From: Kai Huang <kai.huang@linux.intel.com>
To: "Radim Krčmář" <rkrcmar@redhat.com>
Cc: pbonzini@redhat.com, gleb@kernel.org, linux@arm.linux.org.uk,
kvm@vger.kernel.org
Subject: Re: [PATCH 2/6] KVM: MMU: Add mmu help functions to support PML
Date: Thu, 05 Feb 2015 13:59:37 +0800 [thread overview]
Message-ID: <54D306C9.2060501@linux.intel.com> (raw)
In-Reply-To: <20150203173440.GG19731@potion.redhat.com>
On 02/04/2015 01:34 AM, Radim Krčmář wrote:
> 2015-01-28 10:54+0800, Kai Huang:
>> This patch adds new mmu layer functions to clear/set D-bit for memory slot, and
>> to write protect superpages for memory slot.
>>
>> In case of PML, CPU logs the dirty GPA automatically to PML buffer when CPU
>> updates D-bit from 0 to 1, therefore we don't have to write protect 4K pages,
>> instead, we only need to clear D-bit in order to log that GPA.
>>
>> For superpages, we still write protect it and let page fault code to handle
>> dirty page logging, as we still need to split superpage to 4K pages in PML.
>>
>> As PML is always enabled during guest's lifetime, to eliminate unnecessary PML
>> GPA logging, we set D-bit manually for the slot with dirty logging disabled.
>>
>> Signed-off-by: Kai Huang <kai.huang@linux.intel.com>
> This message contains just several stylistic tips, I wasn't able to
> learn enough about large pages to review today.
Hi Radim,
Thanks for your review and sorry for the late reply. I was working on
something else these days.
There are two reasons we still write protect the large page in case of
PML. One is we still need to split large page to 4K page in dirty
logging mode, and PML doesn't split large page automatically. The second
is PML only logs dirty GPA but it doesn't distinguish if the dirty GPA
is in 4K page or large page.
For rest of your comments, as this patch series have already been in
Paolo's queue branch, I think I can send further patches to enhance
them, if Paolo agrees the enhancement is needed.
Thanks,
-Kai
>
>> --- a/arch/x86/include/asm/kvm_host.h
>> +++ b/arch/x86/include/asm/kvm_host.h
>> diff --git a/arch/x86/kvm/mmu.c b/arch/x86/kvm/mmu.c
>> index b18e65c..c438224 100644
>> --- a/arch/x86/kvm/mmu.c
>> +++ b/arch/x86/kvm/mmu.c
>> @@ -4368,6 +4448,121 @@ void kvm_mmu_slot_remove_write_access(struct kvm *kvm, int slot)

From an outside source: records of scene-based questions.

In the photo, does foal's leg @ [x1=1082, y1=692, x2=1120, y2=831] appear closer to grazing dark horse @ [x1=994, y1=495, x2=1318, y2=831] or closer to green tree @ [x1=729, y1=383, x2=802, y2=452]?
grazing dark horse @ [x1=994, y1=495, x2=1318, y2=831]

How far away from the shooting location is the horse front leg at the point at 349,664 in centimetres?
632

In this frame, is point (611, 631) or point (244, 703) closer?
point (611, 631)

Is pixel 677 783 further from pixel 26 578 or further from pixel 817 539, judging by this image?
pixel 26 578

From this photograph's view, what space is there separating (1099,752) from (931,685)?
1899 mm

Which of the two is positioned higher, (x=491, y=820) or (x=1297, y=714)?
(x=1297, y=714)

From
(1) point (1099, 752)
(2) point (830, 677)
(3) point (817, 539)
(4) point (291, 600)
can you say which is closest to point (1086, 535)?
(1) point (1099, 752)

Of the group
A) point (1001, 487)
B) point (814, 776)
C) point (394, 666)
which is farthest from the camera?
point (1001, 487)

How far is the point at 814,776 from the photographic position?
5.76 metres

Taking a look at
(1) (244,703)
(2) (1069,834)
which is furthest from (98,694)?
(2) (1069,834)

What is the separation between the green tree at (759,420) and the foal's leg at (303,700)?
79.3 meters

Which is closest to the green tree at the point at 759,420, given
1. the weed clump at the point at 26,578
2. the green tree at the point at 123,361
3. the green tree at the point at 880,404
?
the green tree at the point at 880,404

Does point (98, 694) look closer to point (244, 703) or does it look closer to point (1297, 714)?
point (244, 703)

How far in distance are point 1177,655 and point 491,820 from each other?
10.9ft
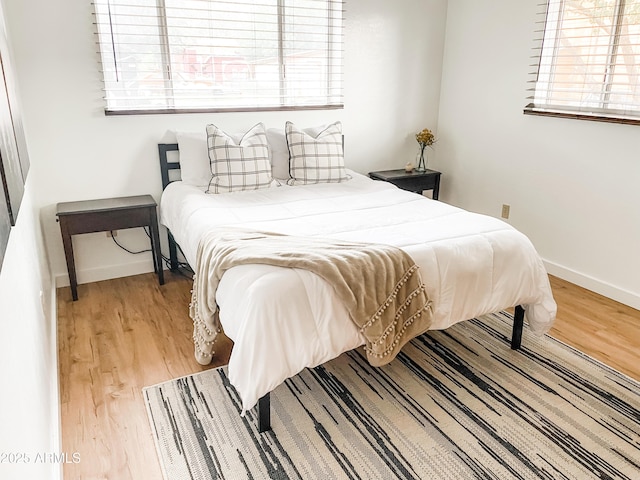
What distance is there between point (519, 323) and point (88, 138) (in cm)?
290

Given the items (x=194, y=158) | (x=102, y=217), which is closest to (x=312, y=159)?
(x=194, y=158)

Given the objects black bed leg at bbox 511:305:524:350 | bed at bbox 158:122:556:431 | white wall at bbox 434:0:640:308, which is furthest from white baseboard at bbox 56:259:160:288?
white wall at bbox 434:0:640:308

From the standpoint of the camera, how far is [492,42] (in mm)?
3811

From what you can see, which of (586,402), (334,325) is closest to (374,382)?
(334,325)

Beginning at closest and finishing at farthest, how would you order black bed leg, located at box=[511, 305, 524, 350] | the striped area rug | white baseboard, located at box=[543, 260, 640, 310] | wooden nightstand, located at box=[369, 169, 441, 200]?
the striped area rug < black bed leg, located at box=[511, 305, 524, 350] < white baseboard, located at box=[543, 260, 640, 310] < wooden nightstand, located at box=[369, 169, 441, 200]

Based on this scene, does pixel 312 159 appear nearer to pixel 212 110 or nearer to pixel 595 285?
pixel 212 110

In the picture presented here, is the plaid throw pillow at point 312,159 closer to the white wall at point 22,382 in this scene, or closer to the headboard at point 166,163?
the headboard at point 166,163

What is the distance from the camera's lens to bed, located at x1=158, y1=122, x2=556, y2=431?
182cm

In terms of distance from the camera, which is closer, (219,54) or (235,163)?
(235,163)

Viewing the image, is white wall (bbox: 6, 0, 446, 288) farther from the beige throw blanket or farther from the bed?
the beige throw blanket

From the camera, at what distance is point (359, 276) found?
6.41 feet

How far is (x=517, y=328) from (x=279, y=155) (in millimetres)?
1969

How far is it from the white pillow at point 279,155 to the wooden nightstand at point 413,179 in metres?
0.92

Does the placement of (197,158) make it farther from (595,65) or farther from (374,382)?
(595,65)
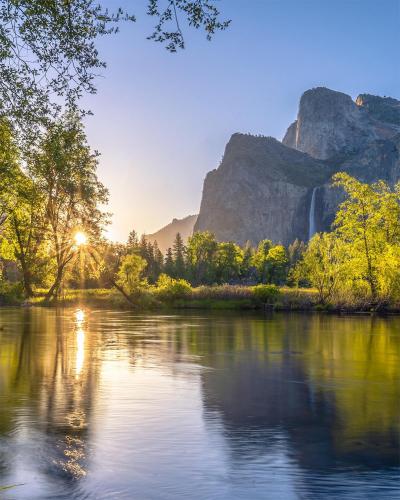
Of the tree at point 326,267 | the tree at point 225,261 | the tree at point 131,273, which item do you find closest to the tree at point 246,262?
the tree at point 225,261

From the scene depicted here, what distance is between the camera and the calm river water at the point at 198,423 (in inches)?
341

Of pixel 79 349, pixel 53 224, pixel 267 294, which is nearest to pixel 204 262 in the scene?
pixel 267 294

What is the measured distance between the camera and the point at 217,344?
28.5 metres

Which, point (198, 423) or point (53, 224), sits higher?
point (53, 224)

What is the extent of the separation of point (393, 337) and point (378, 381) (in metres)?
15.8

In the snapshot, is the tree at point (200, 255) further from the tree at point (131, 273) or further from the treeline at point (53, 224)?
the treeline at point (53, 224)

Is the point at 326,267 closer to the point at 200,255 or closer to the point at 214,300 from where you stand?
the point at 214,300

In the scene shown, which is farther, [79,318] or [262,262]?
[262,262]

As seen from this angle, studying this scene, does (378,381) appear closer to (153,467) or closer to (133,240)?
(153,467)

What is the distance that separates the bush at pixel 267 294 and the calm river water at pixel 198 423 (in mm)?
38012

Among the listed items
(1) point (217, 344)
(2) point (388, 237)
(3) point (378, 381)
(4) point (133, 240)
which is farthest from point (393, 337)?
(4) point (133, 240)

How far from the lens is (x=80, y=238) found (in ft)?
145

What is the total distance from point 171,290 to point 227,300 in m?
6.50

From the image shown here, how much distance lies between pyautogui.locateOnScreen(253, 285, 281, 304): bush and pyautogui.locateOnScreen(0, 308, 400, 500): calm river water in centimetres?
3801
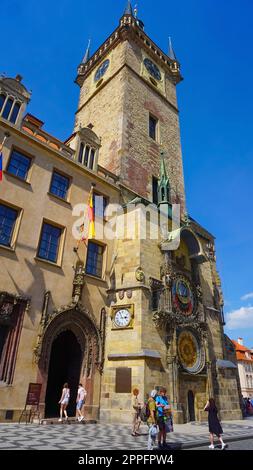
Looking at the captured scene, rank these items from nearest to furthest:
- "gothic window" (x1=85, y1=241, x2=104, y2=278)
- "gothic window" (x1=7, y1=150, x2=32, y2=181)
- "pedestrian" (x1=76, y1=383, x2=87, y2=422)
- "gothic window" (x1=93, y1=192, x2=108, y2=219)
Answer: "pedestrian" (x1=76, y1=383, x2=87, y2=422) → "gothic window" (x1=7, y1=150, x2=32, y2=181) → "gothic window" (x1=85, y1=241, x2=104, y2=278) → "gothic window" (x1=93, y1=192, x2=108, y2=219)

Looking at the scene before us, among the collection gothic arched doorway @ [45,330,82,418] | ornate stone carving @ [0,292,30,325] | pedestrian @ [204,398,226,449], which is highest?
ornate stone carving @ [0,292,30,325]

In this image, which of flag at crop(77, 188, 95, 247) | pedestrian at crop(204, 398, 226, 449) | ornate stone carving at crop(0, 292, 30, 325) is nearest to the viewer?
pedestrian at crop(204, 398, 226, 449)

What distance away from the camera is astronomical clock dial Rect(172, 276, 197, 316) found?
18.4 meters

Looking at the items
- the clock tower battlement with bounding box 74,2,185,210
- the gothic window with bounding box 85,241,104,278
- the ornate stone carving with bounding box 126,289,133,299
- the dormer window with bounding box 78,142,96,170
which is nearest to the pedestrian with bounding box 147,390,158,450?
the ornate stone carving with bounding box 126,289,133,299

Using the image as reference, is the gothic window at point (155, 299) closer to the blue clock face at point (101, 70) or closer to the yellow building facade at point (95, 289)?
the yellow building facade at point (95, 289)

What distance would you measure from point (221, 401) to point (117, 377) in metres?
7.67

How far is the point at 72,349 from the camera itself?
16.9 metres

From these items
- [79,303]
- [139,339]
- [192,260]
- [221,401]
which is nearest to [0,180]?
[79,303]

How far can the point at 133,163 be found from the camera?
78.6ft

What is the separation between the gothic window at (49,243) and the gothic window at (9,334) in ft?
9.23

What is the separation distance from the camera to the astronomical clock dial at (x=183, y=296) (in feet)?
60.2

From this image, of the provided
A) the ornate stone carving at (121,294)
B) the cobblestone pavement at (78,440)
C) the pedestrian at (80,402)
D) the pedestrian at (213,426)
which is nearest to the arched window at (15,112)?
the ornate stone carving at (121,294)

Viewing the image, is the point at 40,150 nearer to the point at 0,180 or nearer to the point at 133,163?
the point at 0,180

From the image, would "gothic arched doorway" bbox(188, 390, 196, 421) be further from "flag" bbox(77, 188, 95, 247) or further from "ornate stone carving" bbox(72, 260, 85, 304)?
"flag" bbox(77, 188, 95, 247)
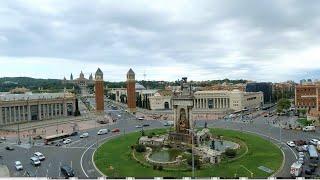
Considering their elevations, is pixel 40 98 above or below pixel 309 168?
above

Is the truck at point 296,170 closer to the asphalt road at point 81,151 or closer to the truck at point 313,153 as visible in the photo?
the asphalt road at point 81,151

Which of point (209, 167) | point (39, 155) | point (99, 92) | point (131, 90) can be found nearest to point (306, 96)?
point (131, 90)

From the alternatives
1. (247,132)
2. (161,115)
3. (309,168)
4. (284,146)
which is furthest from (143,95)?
(309,168)

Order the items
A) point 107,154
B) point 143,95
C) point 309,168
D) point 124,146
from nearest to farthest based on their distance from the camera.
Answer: point 309,168, point 107,154, point 124,146, point 143,95

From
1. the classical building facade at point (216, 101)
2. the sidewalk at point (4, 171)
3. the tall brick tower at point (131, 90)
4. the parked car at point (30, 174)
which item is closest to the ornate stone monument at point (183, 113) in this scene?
the parked car at point (30, 174)

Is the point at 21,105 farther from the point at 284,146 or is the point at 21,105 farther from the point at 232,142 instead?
the point at 284,146

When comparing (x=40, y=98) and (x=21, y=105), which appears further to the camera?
(x=40, y=98)
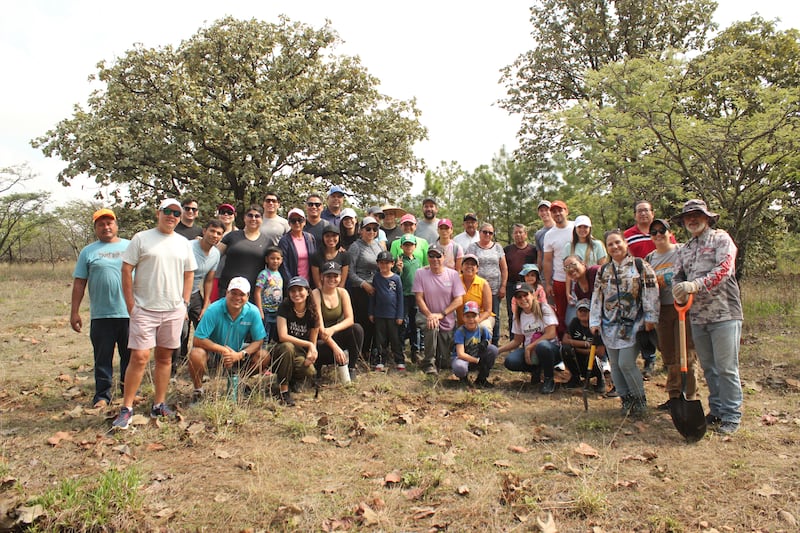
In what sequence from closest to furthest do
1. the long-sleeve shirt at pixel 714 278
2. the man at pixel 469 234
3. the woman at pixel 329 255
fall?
the long-sleeve shirt at pixel 714 278, the woman at pixel 329 255, the man at pixel 469 234

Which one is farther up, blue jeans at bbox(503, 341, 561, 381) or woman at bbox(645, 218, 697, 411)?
woman at bbox(645, 218, 697, 411)

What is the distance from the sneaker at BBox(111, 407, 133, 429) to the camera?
475 centimetres

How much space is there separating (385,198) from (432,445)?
18.3m

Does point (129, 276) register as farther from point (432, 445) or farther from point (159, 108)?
point (159, 108)

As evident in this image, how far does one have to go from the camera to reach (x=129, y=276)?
15.7 ft

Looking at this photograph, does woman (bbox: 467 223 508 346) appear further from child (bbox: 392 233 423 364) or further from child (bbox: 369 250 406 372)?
child (bbox: 369 250 406 372)

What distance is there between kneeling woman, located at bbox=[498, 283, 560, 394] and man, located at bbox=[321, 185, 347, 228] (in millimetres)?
3015

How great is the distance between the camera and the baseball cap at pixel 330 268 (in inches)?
256

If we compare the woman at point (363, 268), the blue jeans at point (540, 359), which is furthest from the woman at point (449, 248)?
the blue jeans at point (540, 359)

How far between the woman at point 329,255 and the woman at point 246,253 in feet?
2.22

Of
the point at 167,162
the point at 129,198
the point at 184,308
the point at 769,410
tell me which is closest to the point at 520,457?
the point at 769,410

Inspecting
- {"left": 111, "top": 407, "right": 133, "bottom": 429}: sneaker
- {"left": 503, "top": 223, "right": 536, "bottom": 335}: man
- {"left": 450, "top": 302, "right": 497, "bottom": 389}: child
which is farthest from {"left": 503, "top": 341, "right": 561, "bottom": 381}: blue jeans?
{"left": 111, "top": 407, "right": 133, "bottom": 429}: sneaker

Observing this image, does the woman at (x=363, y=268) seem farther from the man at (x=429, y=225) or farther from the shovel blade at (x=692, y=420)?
the shovel blade at (x=692, y=420)

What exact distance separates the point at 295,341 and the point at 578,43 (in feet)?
67.4
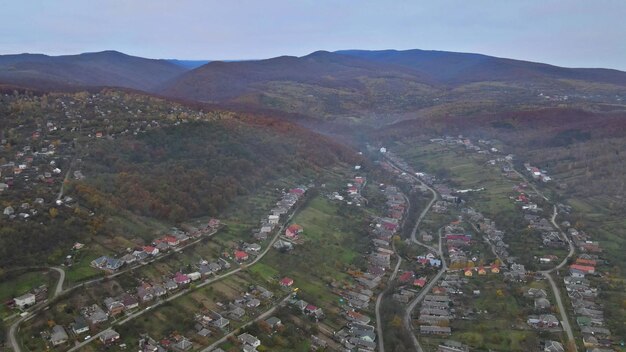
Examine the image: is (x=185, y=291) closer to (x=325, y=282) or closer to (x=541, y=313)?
(x=325, y=282)

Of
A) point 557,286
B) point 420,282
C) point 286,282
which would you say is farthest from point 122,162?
point 557,286

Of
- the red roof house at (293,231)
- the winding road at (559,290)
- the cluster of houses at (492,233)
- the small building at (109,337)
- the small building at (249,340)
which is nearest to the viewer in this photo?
the small building at (109,337)

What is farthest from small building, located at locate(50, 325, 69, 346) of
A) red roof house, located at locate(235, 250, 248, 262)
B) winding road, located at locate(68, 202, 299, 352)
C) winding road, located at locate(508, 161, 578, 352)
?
winding road, located at locate(508, 161, 578, 352)

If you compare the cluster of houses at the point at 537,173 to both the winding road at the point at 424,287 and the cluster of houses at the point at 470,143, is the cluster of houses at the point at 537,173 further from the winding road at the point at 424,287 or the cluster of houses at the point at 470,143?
the winding road at the point at 424,287

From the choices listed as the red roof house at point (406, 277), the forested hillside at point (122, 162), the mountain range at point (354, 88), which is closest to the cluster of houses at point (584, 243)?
the red roof house at point (406, 277)

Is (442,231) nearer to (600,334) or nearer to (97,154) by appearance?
(600,334)

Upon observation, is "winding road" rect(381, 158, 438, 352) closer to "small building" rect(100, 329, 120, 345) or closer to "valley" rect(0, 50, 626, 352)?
"valley" rect(0, 50, 626, 352)
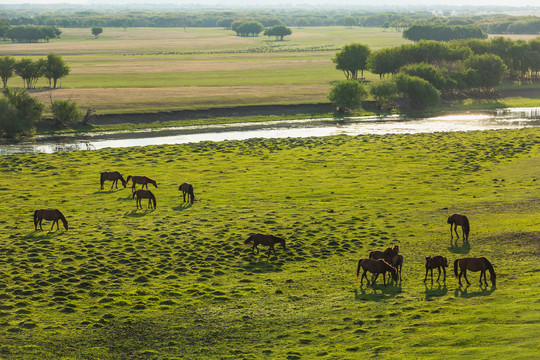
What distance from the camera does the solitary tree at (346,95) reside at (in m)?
110

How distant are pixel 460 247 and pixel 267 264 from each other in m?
11.3

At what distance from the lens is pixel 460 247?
1431 inches

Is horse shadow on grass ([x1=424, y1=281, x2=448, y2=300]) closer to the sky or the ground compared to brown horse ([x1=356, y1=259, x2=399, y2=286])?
closer to the ground

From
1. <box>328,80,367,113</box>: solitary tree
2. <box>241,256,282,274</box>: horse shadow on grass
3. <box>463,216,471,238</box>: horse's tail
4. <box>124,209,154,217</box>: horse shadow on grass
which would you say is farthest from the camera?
<box>328,80,367,113</box>: solitary tree

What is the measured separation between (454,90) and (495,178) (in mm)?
73343

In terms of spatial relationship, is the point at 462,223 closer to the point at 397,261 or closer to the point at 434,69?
the point at 397,261

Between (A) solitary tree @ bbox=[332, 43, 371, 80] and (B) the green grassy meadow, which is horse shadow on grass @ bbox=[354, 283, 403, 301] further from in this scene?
(A) solitary tree @ bbox=[332, 43, 371, 80]

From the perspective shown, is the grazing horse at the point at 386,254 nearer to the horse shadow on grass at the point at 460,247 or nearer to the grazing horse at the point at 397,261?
the grazing horse at the point at 397,261

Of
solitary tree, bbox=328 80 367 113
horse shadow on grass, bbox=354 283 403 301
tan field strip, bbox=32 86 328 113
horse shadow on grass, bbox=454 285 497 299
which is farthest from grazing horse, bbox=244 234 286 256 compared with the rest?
solitary tree, bbox=328 80 367 113

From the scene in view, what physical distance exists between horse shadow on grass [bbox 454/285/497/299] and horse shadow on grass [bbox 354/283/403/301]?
2.69 meters

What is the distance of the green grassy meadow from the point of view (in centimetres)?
2489

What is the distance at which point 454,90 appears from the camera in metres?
127

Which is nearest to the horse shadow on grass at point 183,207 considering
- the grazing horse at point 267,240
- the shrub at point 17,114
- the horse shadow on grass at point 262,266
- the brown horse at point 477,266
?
the grazing horse at point 267,240

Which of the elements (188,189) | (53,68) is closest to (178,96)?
(53,68)
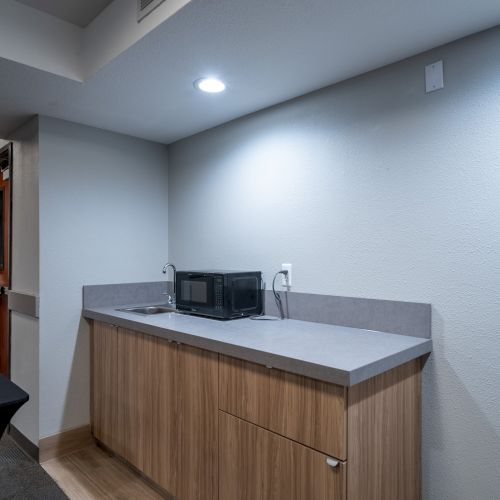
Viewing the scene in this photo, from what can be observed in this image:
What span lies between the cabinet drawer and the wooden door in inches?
82.9

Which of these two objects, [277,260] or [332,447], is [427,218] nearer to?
[277,260]

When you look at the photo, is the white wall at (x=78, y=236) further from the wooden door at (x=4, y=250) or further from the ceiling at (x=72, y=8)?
the ceiling at (x=72, y=8)

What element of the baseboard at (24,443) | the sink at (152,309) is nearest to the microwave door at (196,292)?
the sink at (152,309)

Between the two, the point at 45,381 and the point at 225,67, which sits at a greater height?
the point at 225,67

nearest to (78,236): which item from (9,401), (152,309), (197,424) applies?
(152,309)

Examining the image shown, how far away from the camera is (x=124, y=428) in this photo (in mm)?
2320

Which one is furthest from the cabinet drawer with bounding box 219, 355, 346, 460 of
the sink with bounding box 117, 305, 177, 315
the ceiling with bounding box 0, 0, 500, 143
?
the ceiling with bounding box 0, 0, 500, 143

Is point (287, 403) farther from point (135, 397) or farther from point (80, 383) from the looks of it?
point (80, 383)

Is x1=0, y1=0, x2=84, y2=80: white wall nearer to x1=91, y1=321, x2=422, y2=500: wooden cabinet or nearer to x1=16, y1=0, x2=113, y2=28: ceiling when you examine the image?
x1=16, y1=0, x2=113, y2=28: ceiling

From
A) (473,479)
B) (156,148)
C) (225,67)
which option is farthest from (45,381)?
(473,479)

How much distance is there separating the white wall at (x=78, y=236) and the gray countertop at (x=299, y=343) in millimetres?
542

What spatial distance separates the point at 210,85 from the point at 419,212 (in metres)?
1.24

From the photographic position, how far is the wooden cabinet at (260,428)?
132cm

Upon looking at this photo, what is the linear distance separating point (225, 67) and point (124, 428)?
208cm
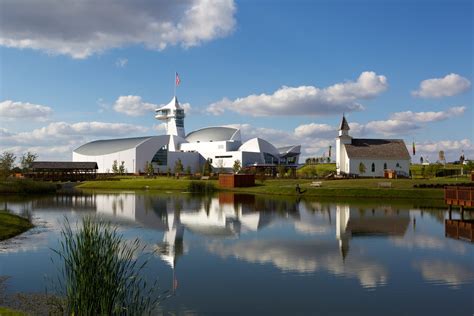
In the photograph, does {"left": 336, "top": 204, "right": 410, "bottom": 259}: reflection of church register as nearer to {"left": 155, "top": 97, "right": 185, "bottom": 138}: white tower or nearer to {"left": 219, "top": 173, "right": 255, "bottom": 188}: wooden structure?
{"left": 219, "top": 173, "right": 255, "bottom": 188}: wooden structure

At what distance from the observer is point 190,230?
1104 inches

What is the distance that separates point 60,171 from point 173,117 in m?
51.7

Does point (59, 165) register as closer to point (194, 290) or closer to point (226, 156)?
point (226, 156)

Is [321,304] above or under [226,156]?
under

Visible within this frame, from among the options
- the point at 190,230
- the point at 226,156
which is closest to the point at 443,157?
the point at 226,156

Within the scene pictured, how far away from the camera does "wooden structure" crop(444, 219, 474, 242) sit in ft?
86.2

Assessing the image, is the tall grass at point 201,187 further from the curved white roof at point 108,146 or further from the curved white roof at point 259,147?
the curved white roof at point 259,147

>> +void kvm_mmu_slot_largepage_remove_write_access(struct kvm *kvm,
>> + struct kvm_memory_slot *memslot)
>> +{
>> + gfn_t last_gfn;
>> + int i;
>> + bool flush = false;
>> +
>> + last_gfn = memslot->base_gfn + memslot->npages - 1;
>> +
>> + spin_lock(&kvm->mmu_lock);
>> +
>> + for (i = PT_PAGE_TABLE_LEVEL + 1; /* skip rmap for 4K page */
> ("+ 1" is the only difference from kvm_mmu_slot_remove_write_access();
> new argument, initial level, would be better.
>
> Btw, PT_PAGE_TABLE_LEVEL + 1 == PT_DIRECTORY_LEVEL)
>
>> + i < PT_PAGE_TABLE_LEVEL + KVM_NR_PAGE_SIZES; ++i) {
>> + unsigned long *rmapp;
>> + unsigned long last_index, index;
>> +
>> + rmapp = memslot->arch.rmap[i - PT_PAGE_TABLE_LEVEL];
>> + last_index = gfn_to_index(last_gfn, memslot->base_gfn, i);
>> +
>> + for (index = 0; index <= last_index; ++index, ++rmapp) {
>> + if (*rmapp)
>> + flush |= __rmap_write_protect(kvm, rmapp,
>> + false);
>> +
>> + if (need_resched() || spin_needbreak(&kvm->mmu_lock))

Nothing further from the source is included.